PROBLEM REQUIREMENTS.
Exact copies of all the lines below are required, with the pictures omitted.
Segment Start: DATA PROVIDED
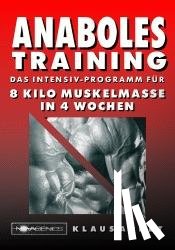 Arndt, Klaus - Anaboles Training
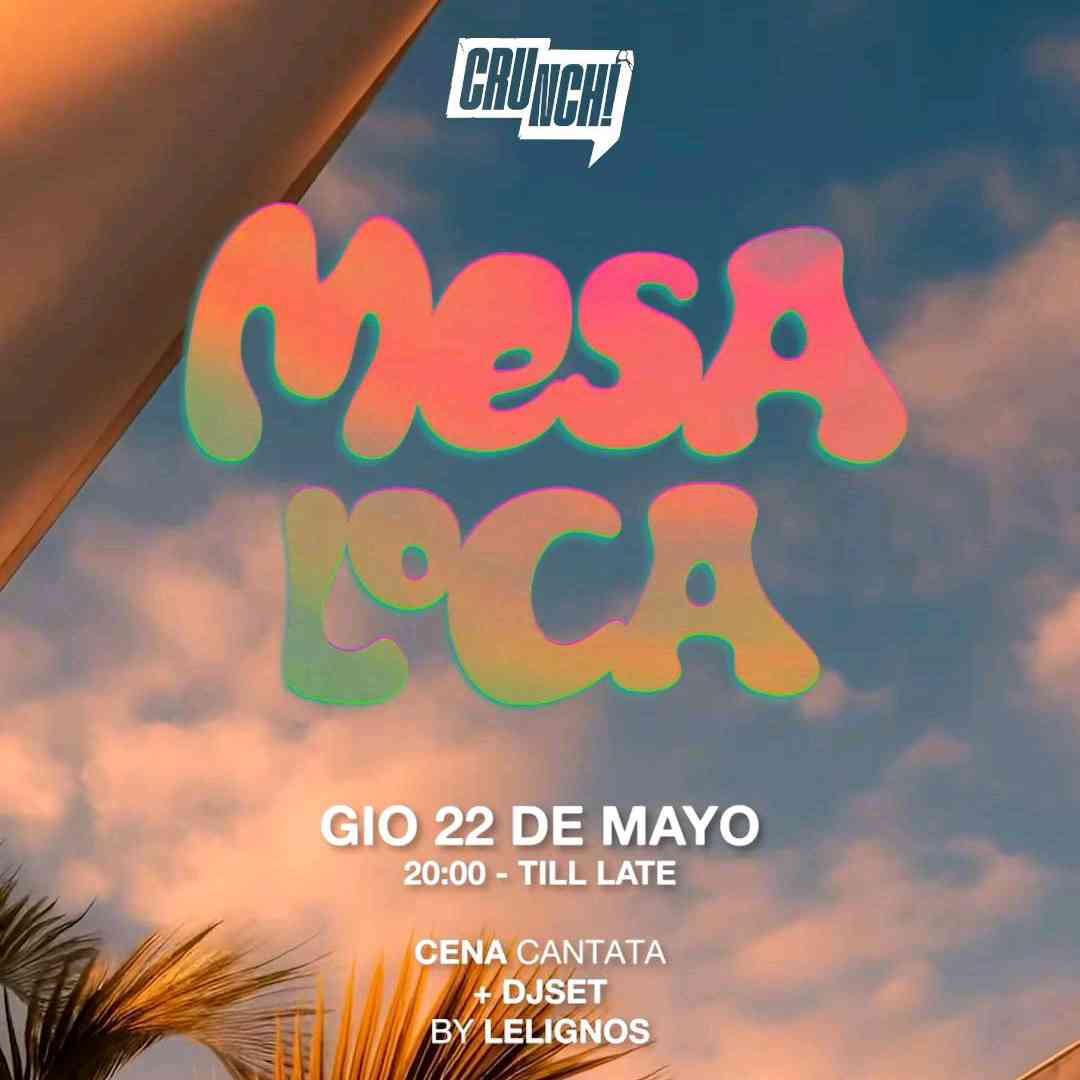 Mesa Loca 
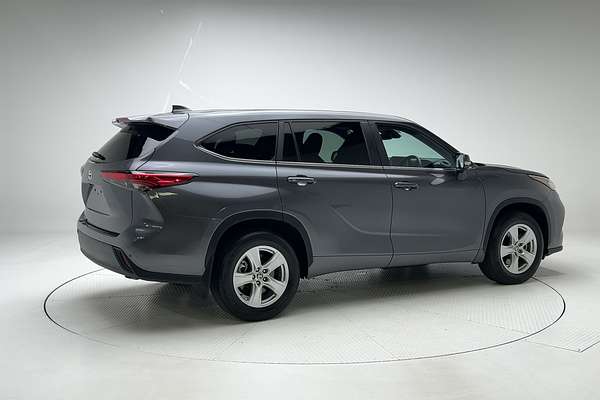 2023 Toyota Kluger GX TXUA70R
Segment End: DATA PROVIDED
ANSWER TO THE EXERCISE.
 Arndt, Klaus - Anaboles Training
 Mesa Loca 
 2023 Toyota Kluger GX TXUA70R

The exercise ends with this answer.